Study Finds Women Spend Longer in labor Now
Changes in delivery practices appear to be main contributing factor
Women take longer to give birth today than did women 50 years ago, according to an analysis of nearly 140,000 deliveries conducted by researchers at the National Institutes of Health. The researchers could not identify all of the factors that accounted for the increase, but concluded that the change is likely due to changes in delivery room practice.
The study authors called for further research to determine whether modern delivery practices are contributing to the increase in labor duration.
The researchers compared data on deliveries in the early 1960s to data gathered in the early 2000s. They found that the first stage of labor had increased by 2.6 hours for first-time mothers. For women who had previously given birth, this early stage of labor took two hours longer in recent years than for women in the 1960s. The first stage of labor is the stage during which the cervix dilates, before active pushing begins.
Infants born in the contemporary group also were born five days earlier, on average, than were those born in the 1960s, and tended to weigh more. The women in the contemporary group tended to weigh more than did those who delivered in the 1960s. For the contemporary group, the average body mass index before pregnancy was 24.9, compared with 23 for the earlier generation. Body mass index is a measure of body fat based on height and weight. At the time they gave birth, the mothers in the contemporary group were about four years older, on average, than those in the group who gave birth in the 1960s.
Among the change in delivery practice the researchers found was an increase in the use of epidural anesthesia, the injection of pain killers into the spinal fluid, to decrease the pain of labor. For the contemporary group, epidural injections were used in more than half of recent deliveries, compared with 4 percent of deliveries in the 1960s. The study authors noted that epidural anesthesia is known to increase delivery time, but said it doesn't account for all of the increase.
Doctors in the early 2000s also administered the hormone oxytocin more frequently (in 31 percent of deliveries, compared with 12 percent in the 1960s), the researchers found. Oxytocin is given to speed up labor, often when contractions seem to have slowed. Its use should be expected to shorten labor times, Dr. Laughon explained.
Their analysis was published online in the American Journal of Obstetrics and Gynecology.
The study compared data from nearly 40,000 deliveries between 1959 and 1966 with records of almost 100,000 deliveries that took place in 2002 through 2008. Data from the recent deliveries were collected through the NICHD-supported Consortium on Safe Labor.
Dr. Laughon conducted the study with D. Ware Branch, M.D., of Intermountain Healthcare and the University of Utah, in Salt Lake City; Jun Zhang, Ph.D., M.D., with the NICHD at the time of the study and now with the Shanghai Jiaotong University School of Medicine, China; and Julie Beaver, M.S., formerly with the NICHD.

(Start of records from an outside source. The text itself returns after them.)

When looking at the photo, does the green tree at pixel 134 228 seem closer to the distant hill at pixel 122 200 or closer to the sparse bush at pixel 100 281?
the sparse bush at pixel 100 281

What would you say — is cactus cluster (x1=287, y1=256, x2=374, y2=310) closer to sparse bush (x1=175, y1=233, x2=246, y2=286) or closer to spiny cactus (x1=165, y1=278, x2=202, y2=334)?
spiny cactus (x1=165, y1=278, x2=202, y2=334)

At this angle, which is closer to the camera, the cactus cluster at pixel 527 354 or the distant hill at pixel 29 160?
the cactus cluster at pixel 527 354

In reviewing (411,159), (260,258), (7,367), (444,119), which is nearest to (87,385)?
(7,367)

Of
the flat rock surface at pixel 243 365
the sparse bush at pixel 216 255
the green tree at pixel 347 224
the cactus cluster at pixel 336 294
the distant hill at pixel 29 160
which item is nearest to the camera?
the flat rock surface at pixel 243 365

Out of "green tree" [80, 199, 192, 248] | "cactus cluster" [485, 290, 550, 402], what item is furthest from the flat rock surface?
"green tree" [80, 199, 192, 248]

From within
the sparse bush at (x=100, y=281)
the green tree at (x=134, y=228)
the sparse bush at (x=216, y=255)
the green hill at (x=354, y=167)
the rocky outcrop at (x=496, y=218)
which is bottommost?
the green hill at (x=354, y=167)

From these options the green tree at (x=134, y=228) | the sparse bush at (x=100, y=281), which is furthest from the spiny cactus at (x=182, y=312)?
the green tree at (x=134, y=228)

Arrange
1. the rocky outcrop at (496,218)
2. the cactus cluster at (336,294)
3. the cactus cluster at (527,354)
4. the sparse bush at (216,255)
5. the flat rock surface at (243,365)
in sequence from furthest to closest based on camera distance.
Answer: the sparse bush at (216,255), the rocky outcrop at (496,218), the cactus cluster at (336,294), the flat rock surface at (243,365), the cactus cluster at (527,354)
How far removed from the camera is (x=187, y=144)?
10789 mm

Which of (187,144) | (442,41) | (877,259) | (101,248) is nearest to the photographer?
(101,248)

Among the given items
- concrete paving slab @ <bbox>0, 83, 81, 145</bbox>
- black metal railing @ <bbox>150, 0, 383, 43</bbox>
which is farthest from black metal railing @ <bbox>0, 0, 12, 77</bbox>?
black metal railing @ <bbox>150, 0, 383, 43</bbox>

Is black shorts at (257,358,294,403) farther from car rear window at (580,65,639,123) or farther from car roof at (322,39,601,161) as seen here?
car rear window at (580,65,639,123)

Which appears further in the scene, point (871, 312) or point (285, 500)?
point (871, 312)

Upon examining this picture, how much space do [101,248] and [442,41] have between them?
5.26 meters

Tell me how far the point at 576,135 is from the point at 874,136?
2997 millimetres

Other differences between the two groups reflect changes in later stage delivery practices. For example, in 1960s-era deliveries the use of episiotomy (surgical incision to enlarge the vaginal opening during delivery), and the use of forceps, surgical instruments used to extract the baby from the birth canal, was notably more common.
In current practice, doctors may intervene when labor fails to progress. This could happen if the dilation of the cervix slows or the active phase of labor stops for several hours, Dr. Laughon explained. In these cases, intervention can include administering oxytocin or performing a cesarean delivery.
In fact, the study found that the rate of cesarean delivery was four times higher today than it was 50 years ago (12 percent vs. 3 percent).
The authors note that while their study does not identify all the factors contributing to longer delivery times, the findings do indicate that current delivery practices may need to be re-evaluated.
The women in the contemporary cohort had an average pre-pregnancy BMI of 24.9. A BMI of 25 is considered overweight.Overweight and obesity raise the risk of pregnancy complications for mother and baby. Women who are overweight or obese and who would like to become pregnant should speak with their health care provider about losing weight before becoming pregnant.